Intracranial aneurysm (IA) is a nodular protrusion of the arterial wall caused by the localized abnormal enlargement of the lumen of a brain artery, which is the primary cause of subarachnoid hemorrhage. Accurate rupture risk prediction can effectively aid treatment planning, but conventional rupture risk estimation based on clinical information is subjective and time-consuming.
We propose a novel classification method based on the CTA images for differentiating aneurysms that are prone to rupture. The main contribution of this study is that the learning-based method proposed in this study leverages deep learning and radiomics features and integrates clinical information for a more accurate prediction of the risk of rupture. Specifically, we first extracted the provided aneurysm regions from the CTA images as 3D patches with the lesions located at their centers. Then, we employed an encoder using a 3D convolutional neural network (CNN) to extract complex latent features automatically. These features were then combined with radiomics features and clinical information. We further applied the LASSO regression method to find optimal features that are highly relevant to the rupture risk information, which is fed into a support vector machine (SVM) for final rupture risk prediction.

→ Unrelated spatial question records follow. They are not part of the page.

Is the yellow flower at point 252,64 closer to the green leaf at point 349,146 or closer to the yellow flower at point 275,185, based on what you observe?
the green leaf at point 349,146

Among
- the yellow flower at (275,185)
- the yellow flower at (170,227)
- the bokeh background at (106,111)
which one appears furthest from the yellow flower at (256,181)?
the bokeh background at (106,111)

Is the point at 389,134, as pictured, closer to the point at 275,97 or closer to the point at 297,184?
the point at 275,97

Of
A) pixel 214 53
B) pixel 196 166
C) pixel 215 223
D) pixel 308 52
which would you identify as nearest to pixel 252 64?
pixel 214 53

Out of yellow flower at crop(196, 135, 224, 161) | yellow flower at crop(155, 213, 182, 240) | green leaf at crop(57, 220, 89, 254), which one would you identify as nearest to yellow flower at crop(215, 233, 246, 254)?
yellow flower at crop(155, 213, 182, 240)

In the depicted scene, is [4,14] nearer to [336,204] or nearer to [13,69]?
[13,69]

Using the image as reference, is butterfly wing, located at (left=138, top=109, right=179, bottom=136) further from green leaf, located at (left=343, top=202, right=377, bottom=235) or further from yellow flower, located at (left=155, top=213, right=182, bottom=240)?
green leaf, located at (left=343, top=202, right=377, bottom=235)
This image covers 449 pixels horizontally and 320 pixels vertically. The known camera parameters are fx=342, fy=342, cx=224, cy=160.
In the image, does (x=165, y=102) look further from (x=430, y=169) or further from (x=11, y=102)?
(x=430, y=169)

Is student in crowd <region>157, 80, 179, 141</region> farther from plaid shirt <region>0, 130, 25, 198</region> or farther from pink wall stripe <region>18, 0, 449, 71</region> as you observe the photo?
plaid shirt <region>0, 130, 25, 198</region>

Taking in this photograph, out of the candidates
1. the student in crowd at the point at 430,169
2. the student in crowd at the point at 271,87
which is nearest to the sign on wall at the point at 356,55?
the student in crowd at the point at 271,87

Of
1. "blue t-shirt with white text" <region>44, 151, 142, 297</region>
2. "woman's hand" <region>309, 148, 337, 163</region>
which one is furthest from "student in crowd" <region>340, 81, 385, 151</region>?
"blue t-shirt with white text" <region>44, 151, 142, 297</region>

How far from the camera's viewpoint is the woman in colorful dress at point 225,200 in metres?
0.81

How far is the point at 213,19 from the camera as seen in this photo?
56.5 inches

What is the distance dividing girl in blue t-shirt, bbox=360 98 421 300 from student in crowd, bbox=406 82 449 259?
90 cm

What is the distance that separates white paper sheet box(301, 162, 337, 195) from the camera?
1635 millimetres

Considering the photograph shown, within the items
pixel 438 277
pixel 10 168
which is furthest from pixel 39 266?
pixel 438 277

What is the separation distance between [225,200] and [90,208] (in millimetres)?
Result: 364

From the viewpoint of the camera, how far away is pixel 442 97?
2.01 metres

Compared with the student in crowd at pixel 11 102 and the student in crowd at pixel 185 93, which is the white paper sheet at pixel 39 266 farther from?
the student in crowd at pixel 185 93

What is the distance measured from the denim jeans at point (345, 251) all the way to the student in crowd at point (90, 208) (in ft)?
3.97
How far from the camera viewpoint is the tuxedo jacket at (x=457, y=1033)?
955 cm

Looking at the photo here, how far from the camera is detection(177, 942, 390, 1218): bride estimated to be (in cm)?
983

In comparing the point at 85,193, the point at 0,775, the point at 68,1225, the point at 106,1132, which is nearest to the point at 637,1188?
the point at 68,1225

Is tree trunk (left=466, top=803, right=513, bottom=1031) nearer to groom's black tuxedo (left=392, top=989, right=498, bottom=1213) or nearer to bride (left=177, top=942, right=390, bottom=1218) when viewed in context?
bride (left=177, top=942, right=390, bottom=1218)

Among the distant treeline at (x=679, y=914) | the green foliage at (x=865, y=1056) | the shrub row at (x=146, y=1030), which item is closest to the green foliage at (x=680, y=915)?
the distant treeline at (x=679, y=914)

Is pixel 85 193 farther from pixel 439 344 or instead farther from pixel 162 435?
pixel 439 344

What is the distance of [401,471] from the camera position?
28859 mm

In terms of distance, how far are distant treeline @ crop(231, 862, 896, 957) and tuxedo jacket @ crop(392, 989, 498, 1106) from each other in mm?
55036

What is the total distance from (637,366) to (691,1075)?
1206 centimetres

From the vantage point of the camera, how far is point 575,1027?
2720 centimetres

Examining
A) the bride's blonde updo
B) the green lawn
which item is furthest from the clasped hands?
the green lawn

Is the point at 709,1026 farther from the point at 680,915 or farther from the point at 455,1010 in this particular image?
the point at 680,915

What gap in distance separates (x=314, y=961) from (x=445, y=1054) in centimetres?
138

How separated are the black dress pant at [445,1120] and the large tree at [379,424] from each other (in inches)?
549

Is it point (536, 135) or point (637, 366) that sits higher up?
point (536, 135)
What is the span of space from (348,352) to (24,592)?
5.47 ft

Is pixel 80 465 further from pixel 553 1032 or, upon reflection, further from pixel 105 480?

The experimental results demonstrate that our classification method can achieve accuracy and AUC scores of 89.78% and 89.09%, respectively, outperforming all the alternative methods.
Our study indicates that the incorporation of CNN and radiomics analysis can improve the prediction performance, and the selected optimal feature set can provide essential biomarkers for the determination of rupture risk, which is also of great clinical importance for individualized treatment planning and patient care of IA.